Precision, Recall, and F1 Score: A Practical Guide Using Scikit-Learn
Introduction
In the last post, we learned why Accuracy could be a misleading metric for classification problems with imbalanced classes. And how Precision, Recall, and F1 Score can come to our rescue.
It’s time to put all that theory into practice using Python, Scikit-Learn, and Seaborn.
First, let me introduce the dataset we’ll be working with today.

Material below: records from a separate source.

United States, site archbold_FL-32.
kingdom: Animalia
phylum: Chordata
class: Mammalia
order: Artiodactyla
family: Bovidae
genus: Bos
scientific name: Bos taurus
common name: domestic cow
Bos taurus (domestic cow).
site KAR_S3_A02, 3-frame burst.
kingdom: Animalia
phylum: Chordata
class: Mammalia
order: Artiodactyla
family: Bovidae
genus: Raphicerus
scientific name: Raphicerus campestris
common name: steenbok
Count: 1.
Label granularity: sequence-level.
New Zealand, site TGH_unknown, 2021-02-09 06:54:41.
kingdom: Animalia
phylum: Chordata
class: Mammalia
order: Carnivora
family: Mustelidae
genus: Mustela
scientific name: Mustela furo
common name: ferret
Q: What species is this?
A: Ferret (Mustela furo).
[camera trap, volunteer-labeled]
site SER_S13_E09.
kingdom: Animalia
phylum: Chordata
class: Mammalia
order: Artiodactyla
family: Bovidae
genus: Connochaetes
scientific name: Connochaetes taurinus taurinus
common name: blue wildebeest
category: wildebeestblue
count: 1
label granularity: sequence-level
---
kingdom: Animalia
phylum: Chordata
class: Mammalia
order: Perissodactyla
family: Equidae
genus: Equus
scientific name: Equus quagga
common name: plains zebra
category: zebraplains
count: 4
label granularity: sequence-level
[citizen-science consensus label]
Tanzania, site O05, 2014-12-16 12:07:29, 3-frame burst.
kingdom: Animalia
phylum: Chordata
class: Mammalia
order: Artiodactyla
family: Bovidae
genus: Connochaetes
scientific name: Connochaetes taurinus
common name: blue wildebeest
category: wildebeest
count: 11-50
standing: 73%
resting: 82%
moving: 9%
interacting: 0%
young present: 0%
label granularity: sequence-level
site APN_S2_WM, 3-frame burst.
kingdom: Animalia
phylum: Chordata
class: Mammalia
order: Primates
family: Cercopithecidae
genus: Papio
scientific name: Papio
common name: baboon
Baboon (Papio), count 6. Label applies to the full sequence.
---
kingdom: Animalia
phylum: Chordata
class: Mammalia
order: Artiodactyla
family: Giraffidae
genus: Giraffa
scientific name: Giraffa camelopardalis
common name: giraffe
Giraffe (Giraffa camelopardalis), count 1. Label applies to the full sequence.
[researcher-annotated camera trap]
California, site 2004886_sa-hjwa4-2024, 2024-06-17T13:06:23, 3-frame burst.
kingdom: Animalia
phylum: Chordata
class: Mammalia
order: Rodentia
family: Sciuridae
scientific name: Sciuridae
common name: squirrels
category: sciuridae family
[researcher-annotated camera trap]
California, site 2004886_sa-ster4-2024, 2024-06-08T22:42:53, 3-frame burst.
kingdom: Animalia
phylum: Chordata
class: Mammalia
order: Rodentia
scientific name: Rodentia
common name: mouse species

Credit Card Default Dataset
We’ll use the Default dataset from ISLR. The dataset1 contains credit card debt information for 10,000 consumers and has the following columns:
- default: indicates whether the consumer defaulted on the debt (0 - didn’t default, 1 - defaulted).
- student: indicates whether the consumer is a student (0 - No, 1 - Yes).
- balance: consumer’s credit card balance.
- income: consumer’s annual income.
We aim is to build a classification model to predict whether consumers will default on their credit card debts.
Let’s dive in!
First Classification Model
Load the dataset
First, we load the dataset using pandas:
import pandas as pd
dataset = pd.read_csv('Default.csv')
dataset.info()
<class 'pandas.core.frame.DataFrame'>
RangeIndex: 10000 entries, 0 to 9999
Data columns (total 4 columns):
# Column Non-Null Count Dtype
--- ------ -------------- -----
0 default 10000 non-null int64
1 student 10000 non-null int64
2 balance 10000 non-null float64
3 income 10000 non-null float64
dtypes: float64(2), int64(2)
memory usage: 312.6 KB
As expected, the dataset contains observations for 10K consumers. Moreover, every column has 10K non-null values. So we don’t have any missing data.
Imbalanced Classes
Next, let’s find out how many consumers have defaulted on their loans.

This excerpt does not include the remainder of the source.